> **Exercise requirements**
a. In the music blog post, which city does the writer mostly blame for the way hardcore sounds now?
b. Translate this sentence from the music blog post into Spanish: "About once a day, I'll post something I like."

*** Text passage

This is an mp3 blog attempting to document the gross amount of music I listen to. About once a day, I'll post something I like. If you're a copyright holder on anything I host, get in touch, and we'll settle things in a steel cage instead of a courtroom.

Wednesday, September 26, 2007

"This is my fuck you!" - Kid Dynamite, how we miss thee

As I get older and more of a lush, it gets harder and harder to appreciate hardcore. I just don't have the young man's spastic energy too much anymore (except when my UCB box set arrives in the mail and I squeal like a kid with low expectations on Hanukkah before subjecting my girlfriend to two hours of avant-garde sketch comedy). Mostly because it sounds like shit anymore. I blame New York, mostly. We have them to thank for the metal breakdowns, sXe militancy, and thuggish mentaliy, after all. Besides, in the 80's, the recordings were so shitty you could actually make out bass and vocals instead of the guitar and drums dominating everything at a million miles an hour.

******
*** Data

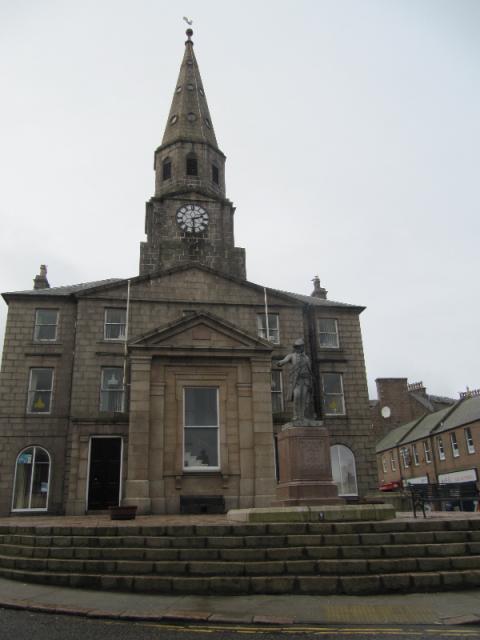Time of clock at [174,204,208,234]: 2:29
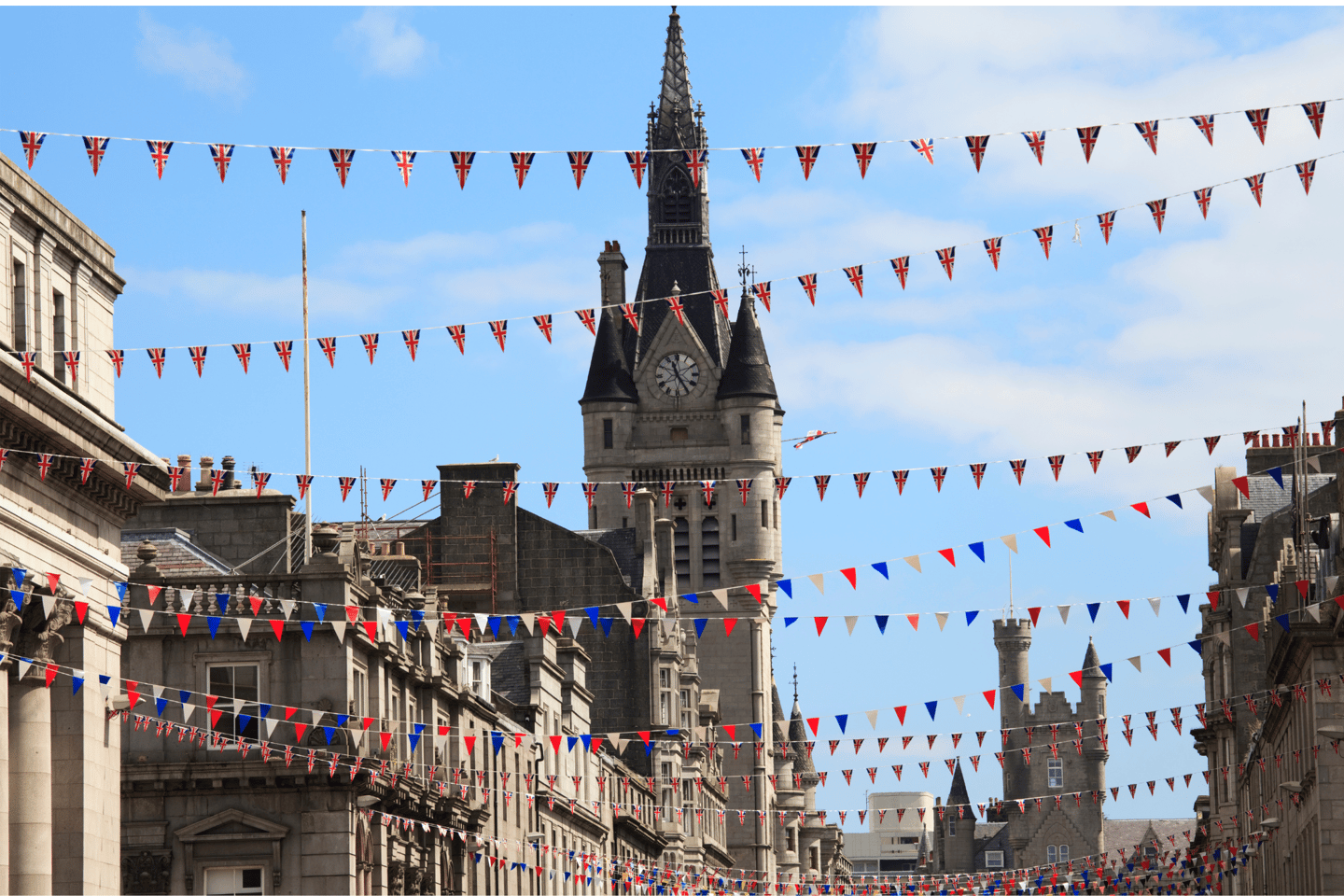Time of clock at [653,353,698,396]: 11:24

******
*** Data

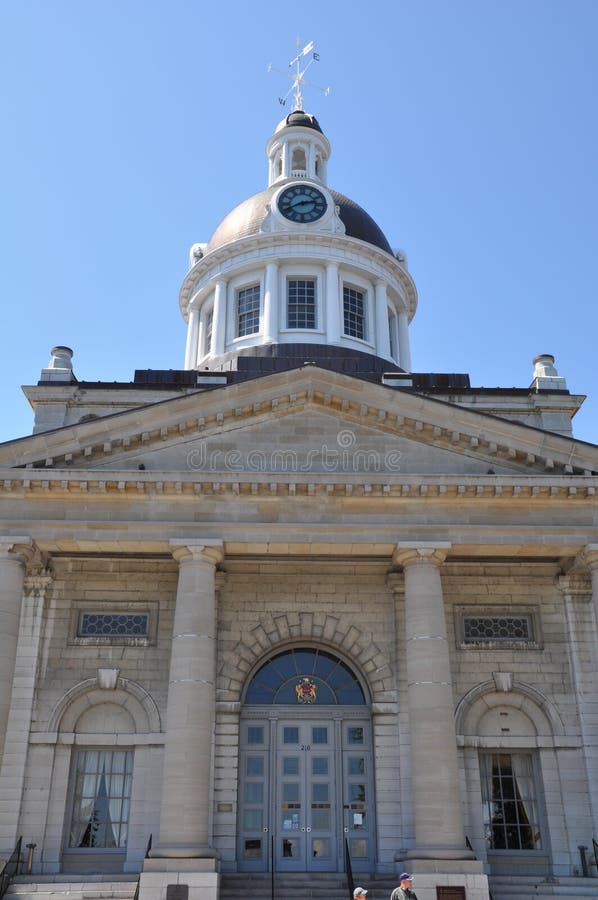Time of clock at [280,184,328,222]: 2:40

******

> **Solutions**
a. New York

b. Aproximadamente una vez al día, publicaré algo que me guste.